Food of the new decade wouldn't be dramatically different from what we saw over the last two years. Lifestyle choices would accelerate the shift towards healthy eating. Those who can afford would choose artisanal produce over industrial options. There would also be a focus on micro cuisines, home chefs, and cloud kitchens. For any restaurant business, home delivery is now an important revenue generator.
Here are the key trends that would play out over the next 10 years, driving the business of food:
"What will set the tone for the next decade is the rise of vegetarianism and veganism," says Michelin Star Chef Alfred Prasad, who is the Mentor Chef at The Oberoi, New Delhi's Omya restaurant. "It has become a lifestyle choice among the millennials. They are much more careful about the impact on the environment, including their food choices. The young are far more decisive in their choices," he adds. People are opting for vegan cheese in places such as south Delhi; takeaway vegan and gluten-free companies are sprouting.

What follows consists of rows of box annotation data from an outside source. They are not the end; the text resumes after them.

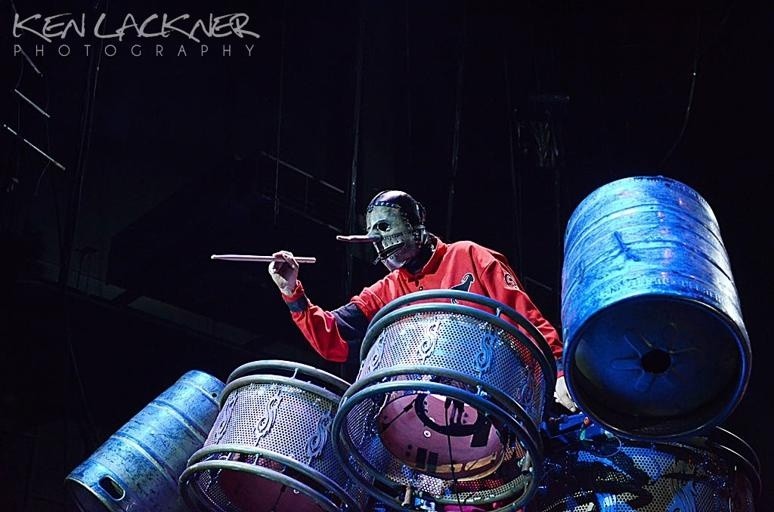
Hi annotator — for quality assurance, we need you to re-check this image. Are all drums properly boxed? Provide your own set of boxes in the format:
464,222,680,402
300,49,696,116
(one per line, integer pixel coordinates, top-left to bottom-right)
540,415,762,512
561,176,752,441
178,360,370,512
331,288,557,512
65,370,225,512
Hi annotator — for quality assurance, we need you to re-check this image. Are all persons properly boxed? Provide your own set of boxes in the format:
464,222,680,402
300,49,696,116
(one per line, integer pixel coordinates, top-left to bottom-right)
268,186,581,412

People want to know where their food comes from. This will disrupt the supply chain as it exists today. In products such as fish and meat, companies that offer greater visibility in how the animals are raised, for instance, are gaining traction. A related trend in the rise of millets. "The so-called ancient grains that we talk about is set to grow a lot more. Rice uses ten times more water than millets. Therefore, ethical choices are set to gain momentum," Chef Prasad says.

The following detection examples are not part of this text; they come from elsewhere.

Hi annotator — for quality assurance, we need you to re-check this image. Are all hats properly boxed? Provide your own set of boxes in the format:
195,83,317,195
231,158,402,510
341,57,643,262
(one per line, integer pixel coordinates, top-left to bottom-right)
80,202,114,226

People will increasingly travel to eat. And this is giving rise to micro-cuisines or a greater appetite for regional cuisines. "We, Indians, are happier to discover regional food, which hadn't happened for the longest time. Cuisine-oriented travel is now driving Indians. People are looking for homestays and getting a taste of the culture and zooming in a little more on lesser-known micro-cuisines," Chef Prasad says. Even luxury hotels have now caught on to this idea. Recently, The Oberoi, Gurgaon, showcased the micro-regional cuisine of undivided Bengal - present day Bengal, Bangladesh, Assam, Bihar, Odisha and Burma. "The idea is to collaborate with someone who has a story to share. Second, it is a motivator for my team. They pick up new skills. The third is the introduction of new ingredients. New ingredients can create magical moments," Manish Sharma, Executive Sous Chef at The Oberoi, Gurgaon, says. The Bengal showcase, for instance, introduced Kalonunia rice, which is grown in the foothills of places such as Dooars, Jalpaiguri and Coochbehar. On an earlier occasion, Sharma introduced black garlic, grown locally, into the hotel's cuisine.

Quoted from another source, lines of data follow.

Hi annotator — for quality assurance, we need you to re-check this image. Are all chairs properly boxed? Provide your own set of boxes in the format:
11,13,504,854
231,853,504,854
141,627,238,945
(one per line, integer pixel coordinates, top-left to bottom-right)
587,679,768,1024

Home delivery from cloud kitchens would continue to get stronger given the disruptions food-tech platforms have ushered in. Riyaaz Amlani, the CEO and MD of Impresario Entertainment & Hospitality, which owns brands such as Social, says that home delivery is currently a Rs 20 crore business for the firm. "In a couple of years, it would be a Rs 150 crore vertical. We have also created a few brands dedicated to home delivery - in burgers, in Chinese, in Italian, and in sandwiches," he says. The ordering-in behaviour is very different from eating out. People go out for experiences but prefer brands that offer value when it comes to home delivery. "It is also a different business - the input costs are different, the discovery and delivery costs are different. The overheads are less. So products are priced differently online versus offline," Amlani explains.